Recently, I addressed a great deal of misinformation regarding the Gaussian copula and it’s role in the 2008 crisis. I would like to try and follow that up with a succinct description of the copula and its use in CDO pricing. (This may seem a defense of the math behind the process, but you know I’m just setting it up for a fall.)

Introduction

David Li’s contribution to quantitative finance was the rapidly-standardized “single factor Gaussian copula” CDO pricing framework. The real crux of the problem was the “single factor” part – not the Gaussian copula itself (though we won’t pull any punches here). In an extraordinarily broad sense, a copula is a mathematical function that describes how two or more random variables interact. “Correlation” is a simple way of describing the copula, which should give the function some intuitive grounding. But let’s back up a second and figure out why we even need a copula in the first place.

Aside: Why Copulas?

If you try to model the behavior of many random variables, you need a multivariate distribution. The most mathematically friendly distributions are from the Gaussian family, including the familiar bell (or normal) curve. This is why such models are prevalent in all manners of statistics. For most purposes, the model is not only easy to work with but asymptotically correct (which is a nice feature, to put it mildly). However, there are some areas where the model choice is more for pragmatic reasons than justified ones – finance being prime among them. Indeed, financial distributions do not behave normally, but only recently have tools been developed that can describe them – and even there large joint distributions are daunting.

So, it is unsurprising that the Gaussian copula arose as a natural choice for modeling the joint distribution inherent to CDOs – which are essentially just collections of many intercorrelated credits.

But I’m getting ahead of myself. (This is much easier to discuss than to write about, I think, because you can guage your audience’s comfort which each boldfaced section before moving on. I hope, brave reader, that you are still there.) Lets talk about CDOs.

CDOs

A CDO is nothing more than a collection of various bonds, all held together in a basket. The principal risk of a CDO is default: the chance that one or more of the bonds will not survive to maturity. To isolate this risk, it is instructive to think of the CDO as a basket of sold CDS contracts, rather than a basket of purchased bonds (and indeed, “synthetic CDOs” are nothing more than CDS portfolios and have rapidly gained market share from bond portfolios). Thus, the buyer of a CDO needs to draw two conclusions regarding the basket:

  1. Will any of the credits default?
  2. When will all of those defaults occur?

The first point is obvious; the second gets at the heart of the problem. Both the timing and the correlation of defaults matter. If the CDO basket is comprised disproportionately of financial companies, then default by one may imply a greater likelihood of default for the others; a more diversified basket may not exhibit such dependencies.

This issue is compounded by the introduction of tranches – a staple of the CDO industry. Again, it is helpful to consider a CDO as a basket of sold CDS. The most junior (or “equity”) tranche has, by definition, sold insurance on the first few issuers to default – say, the first 3. The next tranche does not experience a loss until the 4th issuer defaults. The key here is that when a portfolio is tranched, investors have not sold CDS on specific issuers by name, but rather by time of default. They can not know ahead of time which issuers they are effectively responsible or on the hook for.

Bathtub Correlation

To understand why tranching compounds the correlation problem, think of the CDO as a rectangular bathtub interspaced with mines that represent each issuer’s default. The CDO investors are aboard a boat on one side of the bathtub, and need to cross to the other side. If the boat hits a mine, that issuer defaults, and the explosion of the mine will damage the boat. The equity tranche has an extremely thin hull and will sink quickly; the senior tranche has a thick hull and can withstand many blasts without taking damage. Finally, the boat moves across the bathtub via geometric brownian motion – which is to say, randomly.

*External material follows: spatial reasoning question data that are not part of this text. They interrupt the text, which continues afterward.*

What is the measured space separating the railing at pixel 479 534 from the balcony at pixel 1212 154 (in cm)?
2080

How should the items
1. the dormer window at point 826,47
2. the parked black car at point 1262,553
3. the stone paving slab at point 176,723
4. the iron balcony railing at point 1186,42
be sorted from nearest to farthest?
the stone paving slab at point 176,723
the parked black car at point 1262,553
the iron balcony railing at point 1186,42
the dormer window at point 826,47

In a low-correlation world, the mines are dispersed uniform randomly across the bathtub; hitting one mine does not imply or necessitate hitting any other. With high correlation, the mines cluster somewhere in the water; hitting one mine makes it relatively certain that another will be hit.

As a consequence, equity investors prefer high correlation. They are indifferent to hitting just a few mines or many, as they are wiped out in both situations. Therefore, they prefer the mines to be clustered, as this leaves more clear paths across the bathtub. In contrast, senior investors prefer low correlation – they can withstand glancing off a few mines, but hitting a cluster would wipe them out.

From this intuitive example, it should be clear that not only the timing of the defaults, but also their expected clustering (i.e. correlation) is important when valuing a CDO tranche.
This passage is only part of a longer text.